* _Exercise brief_
List every length of period, in days, that the passage on the 14-day period below mentions.

* _Document passage_
——————
Is the 14-Day Period Too Long?
- The motion in the previous paragraph shows how, in some circumstances, the 14-day period could be superfluous. In more ordinary times, the result of a no-confidence vote is dictated by the prevailing balance of the parties and is rarely a surprise. It is only ever in doubt if the underlying arithmetic is tight or there are significant internal divisions within parties. A motion that expresses no confidence in the Prime Minister, but confidence in their replacement makes explicit what is likely to happen before any loss of confidence. If a Leader of the Opposition (or a group of MPs from different parties) is serious about replacing the government then prior to tabling a no confidence motion, they will have worked with other parties to assess the chances of success. By that point, they will also have worked out whether they want to replace the government or have a general election. Similarly, the government is also likely to have worked out their position in advance of the vote, and the possibilities open to them are likely to be reasonably obvious. Consequently, a ten or a seven-day period is likely to focus minds on reaching an agreement (if they have not already), and if that is not possible, as shorter period would reduce the delay before an inevitable election.
Question Four: Are the mechanisms in the Act to trigger an early general election appropriate?
——————
* _Provided material_
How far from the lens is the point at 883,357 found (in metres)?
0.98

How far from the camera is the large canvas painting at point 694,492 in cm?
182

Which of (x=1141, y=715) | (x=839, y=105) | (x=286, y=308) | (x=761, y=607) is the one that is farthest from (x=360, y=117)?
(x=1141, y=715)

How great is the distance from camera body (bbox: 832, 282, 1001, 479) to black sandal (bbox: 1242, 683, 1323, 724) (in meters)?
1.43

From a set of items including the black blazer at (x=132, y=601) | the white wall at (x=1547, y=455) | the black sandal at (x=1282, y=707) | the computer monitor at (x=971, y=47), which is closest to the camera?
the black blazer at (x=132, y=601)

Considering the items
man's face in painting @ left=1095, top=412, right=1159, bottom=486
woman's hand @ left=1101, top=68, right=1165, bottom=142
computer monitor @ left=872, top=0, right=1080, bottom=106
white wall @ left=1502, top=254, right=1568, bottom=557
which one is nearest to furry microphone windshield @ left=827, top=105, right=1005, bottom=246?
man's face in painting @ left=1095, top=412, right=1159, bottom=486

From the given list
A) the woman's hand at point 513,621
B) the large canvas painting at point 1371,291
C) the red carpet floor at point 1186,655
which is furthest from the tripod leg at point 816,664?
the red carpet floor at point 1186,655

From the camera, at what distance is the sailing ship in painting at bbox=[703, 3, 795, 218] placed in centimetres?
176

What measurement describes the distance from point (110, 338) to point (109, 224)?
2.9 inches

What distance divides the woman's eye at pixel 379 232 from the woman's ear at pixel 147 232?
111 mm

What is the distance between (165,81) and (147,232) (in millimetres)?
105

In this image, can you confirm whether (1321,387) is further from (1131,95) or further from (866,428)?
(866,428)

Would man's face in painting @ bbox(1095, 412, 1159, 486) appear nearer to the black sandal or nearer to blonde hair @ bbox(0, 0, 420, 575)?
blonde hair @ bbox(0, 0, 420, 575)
——————
* _Result of the exercise_
- 14 days
- Ten days
- Seven days